Kind of wish they would stop trying to push this as "editing".

If all you can do is draw on top of it, you're not actually editing it.

I'm not shaming them, I understand why they can't have a full built-in PDF editor, but people that don't know any better are going to open it up expecting an actual editor and be disappointed.

[–] [email protected] 43 points 6 months ago (1 children)

Honestly, as long as you can add a signature and some text, that covers about 95% of use cases for a PDF editor.

[–] [email protected] 13 points 6 months ago

True. Many things are missing.

My first impression was, it will be able to do real editing , editing what I don't need with same font, size, colour at same place without worrying about alignment etc.

Big disappointment.

[–] [email protected] 2 points 6 months ago

It works fine for most cases

[–] [email protected] 46 points 6 months ago (1 children)

If you need to add stuff to a PDF document, now you can do that online with Firefox. Open the PDF in Firefox and click the Text or Draw buttons in the upper right corner to make changes to your document. Download the file to save it with your changes.

Fill in forms online without printing and scanning

We’ve all faced this: you need to fill in a form that is a PDF, but it isn’t editable. In the past, your only option was to print it on a dead tree, add things with ink, and then scan it back into your computer.

No more! Now, all you need to do is edit the PDF online with Firefox, save it, and email it from your computer.

Add text

Open the PDF in Firefox. Click the Text button to choose a color and text size before selecting where on the document you wish to add text. It’s that easy!

Add drawings (or your signature)

Open the PDF in Firefox. Click the Draw icon to choose a color, thickness and opacity before then being able to draw on the document. It probably won’t be any messier than your usual signature!
====
- [Task instructions]
- 1) For the PDF editing thread, decide whether each statement agrees with it: (a) the Draw icon lets you choose a color, thickness and opacity; (b) you save your changes by printing the file; (c) the Text and Draw buttons sit in the upper left corner. Answer yes or no for each, quoting the deciding words.
- 2) Reproduce the part of the PDF editing thread starting with "Add drawings (or" and going on through "your usual signature!".
- 3) According to the PDF editing thread, roughly what share of use cases for a PDF editor is covered by being able to add a signature and some text?

- [Entries supplied]
====
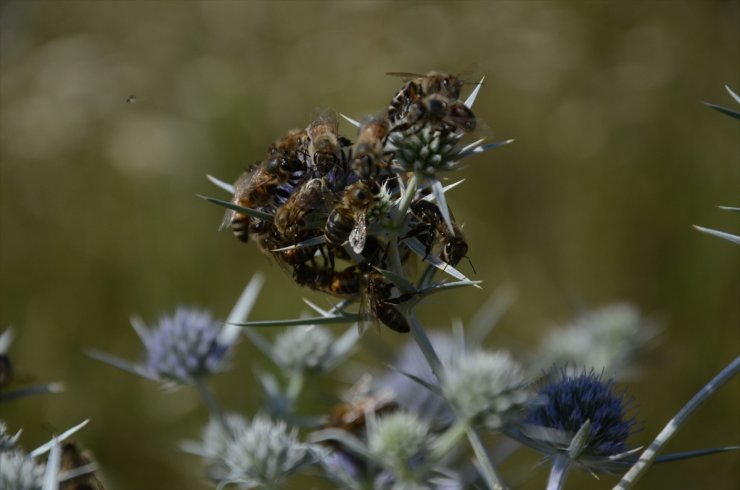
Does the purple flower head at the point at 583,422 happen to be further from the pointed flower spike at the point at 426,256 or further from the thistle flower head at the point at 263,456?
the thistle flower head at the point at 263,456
====
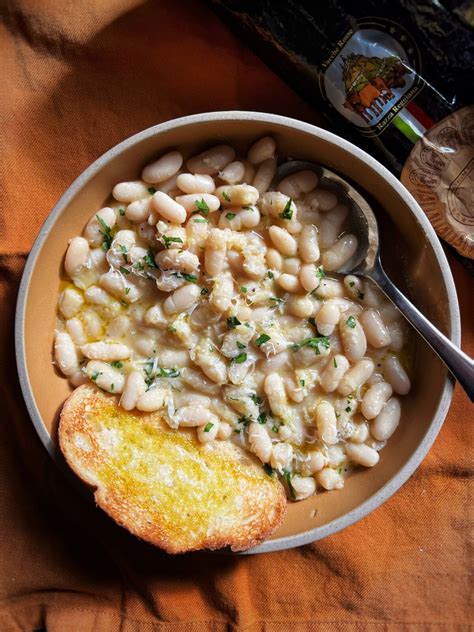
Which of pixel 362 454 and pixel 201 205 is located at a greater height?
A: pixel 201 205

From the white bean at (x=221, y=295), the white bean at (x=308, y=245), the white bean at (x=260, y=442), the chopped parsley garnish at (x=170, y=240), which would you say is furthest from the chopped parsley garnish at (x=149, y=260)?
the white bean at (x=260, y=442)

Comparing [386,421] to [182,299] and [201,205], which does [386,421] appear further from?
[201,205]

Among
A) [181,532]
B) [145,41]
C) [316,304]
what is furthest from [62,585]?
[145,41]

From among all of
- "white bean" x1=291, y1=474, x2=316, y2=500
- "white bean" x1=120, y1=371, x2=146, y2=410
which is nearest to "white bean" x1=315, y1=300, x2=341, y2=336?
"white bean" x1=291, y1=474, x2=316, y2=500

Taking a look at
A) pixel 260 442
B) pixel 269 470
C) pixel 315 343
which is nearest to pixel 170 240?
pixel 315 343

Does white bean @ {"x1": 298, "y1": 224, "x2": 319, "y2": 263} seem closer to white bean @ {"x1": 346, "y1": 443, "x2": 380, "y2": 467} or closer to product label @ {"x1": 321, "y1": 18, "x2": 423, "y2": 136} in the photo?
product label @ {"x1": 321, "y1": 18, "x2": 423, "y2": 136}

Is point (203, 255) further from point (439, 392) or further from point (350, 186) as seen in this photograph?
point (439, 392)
====
- [Solution list]
- 1)
(a) Yes: "Click the Draw icon to choose a color, thickness and opacity"
(b) No: "Download the file to save it with your changes."
(c) No: "click the Text or Draw buttons in the upper right corner"

- 2)
Add drawings (or your signature)

Open the PDF in Firefox. Click the Draw icon to choose a color, thickness and opacity before then being able to draw on the document. It probably won’t be any messier than your usual signature!

- 3) About 95%.